Records from a dataset:

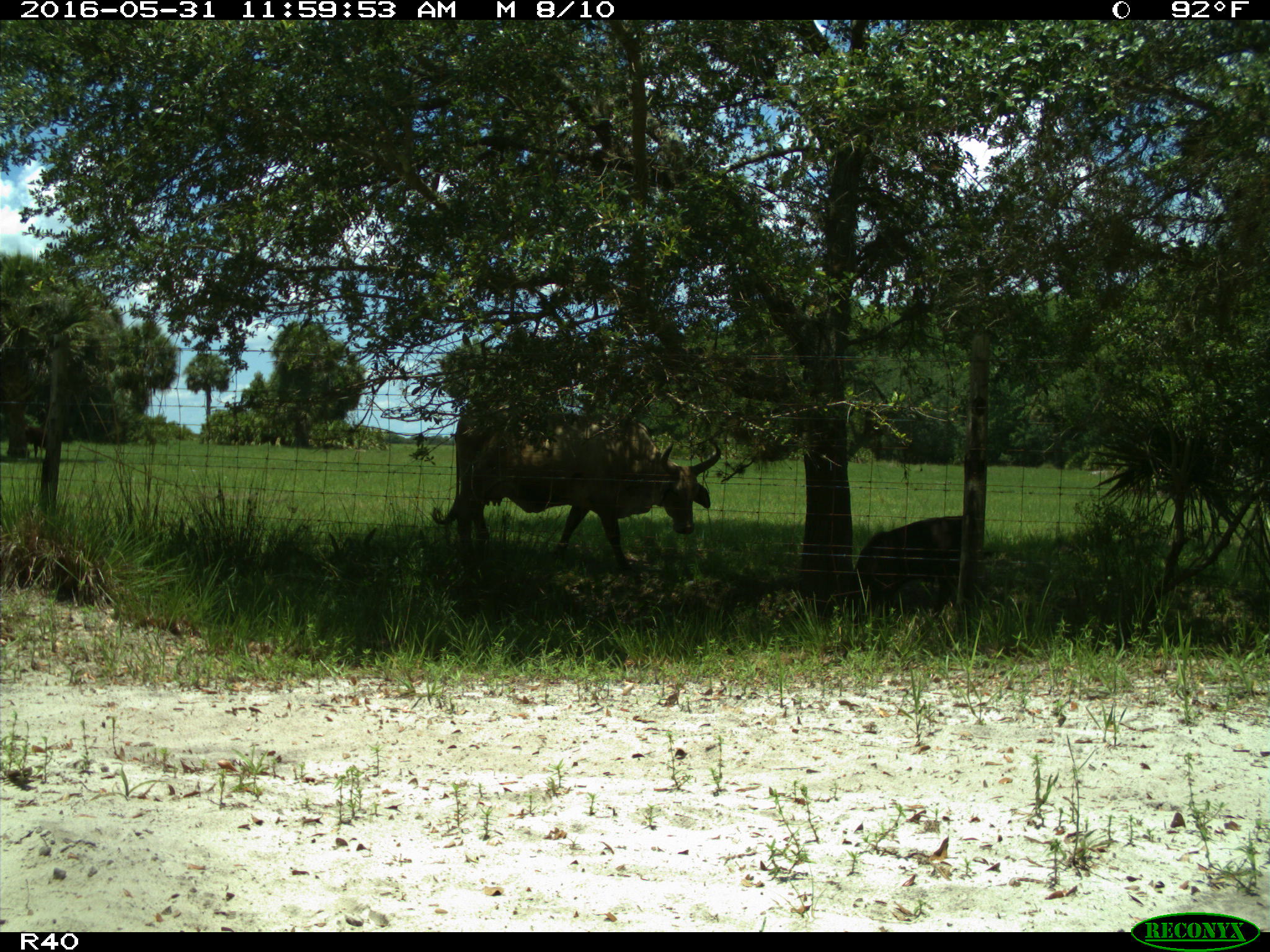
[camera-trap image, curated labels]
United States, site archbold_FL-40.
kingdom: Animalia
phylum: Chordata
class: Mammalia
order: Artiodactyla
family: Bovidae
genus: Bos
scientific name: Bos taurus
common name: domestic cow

...

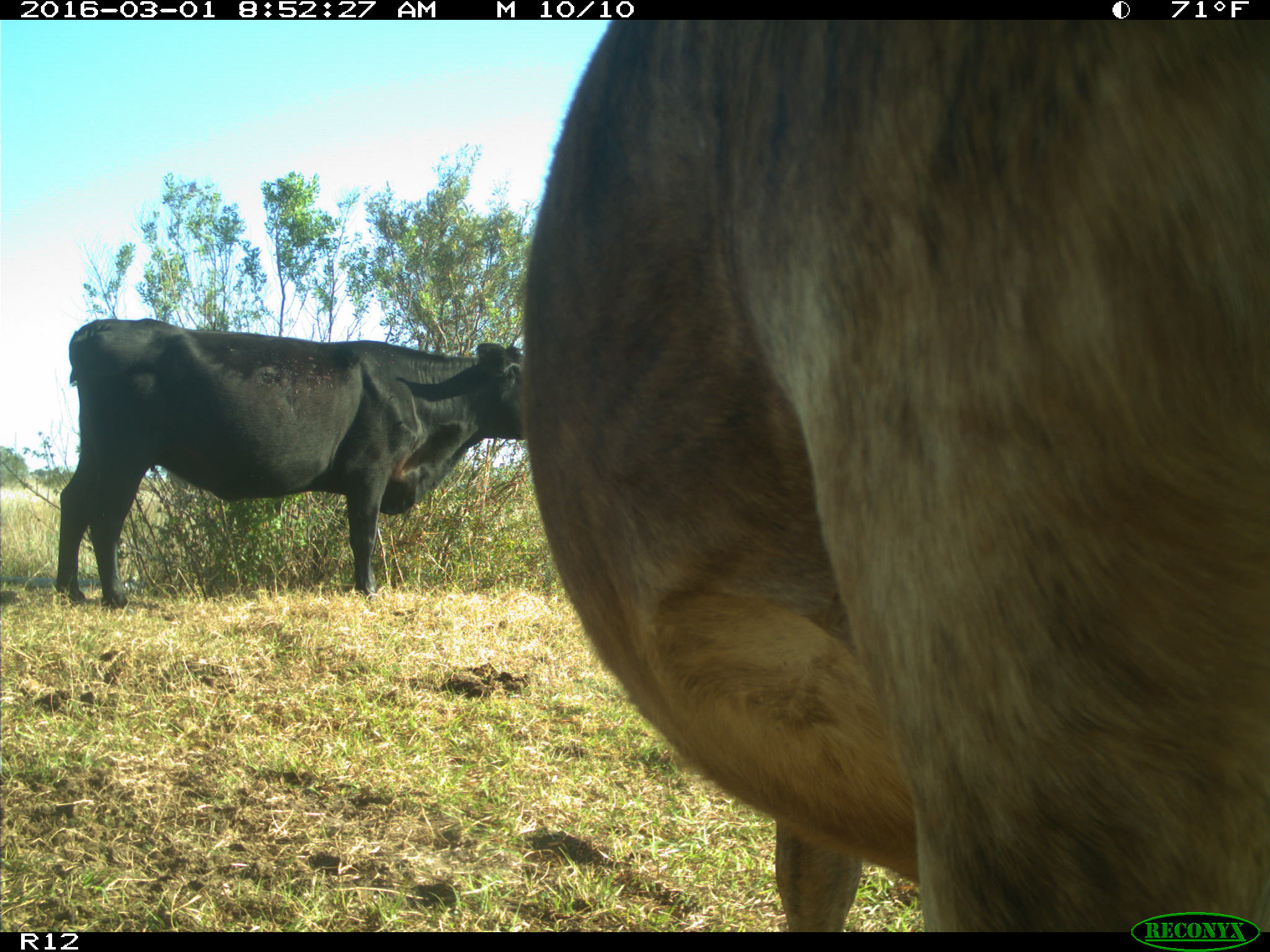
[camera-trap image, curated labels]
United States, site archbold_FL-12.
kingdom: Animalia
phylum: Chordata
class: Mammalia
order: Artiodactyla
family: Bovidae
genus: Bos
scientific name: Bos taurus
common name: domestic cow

**Exercise instructions**:
Check each line above for the word "United" and copy the ones that have it.

**Response to the task**:
United States, site archbold_FL-40.
United States, site archbold_FL-12.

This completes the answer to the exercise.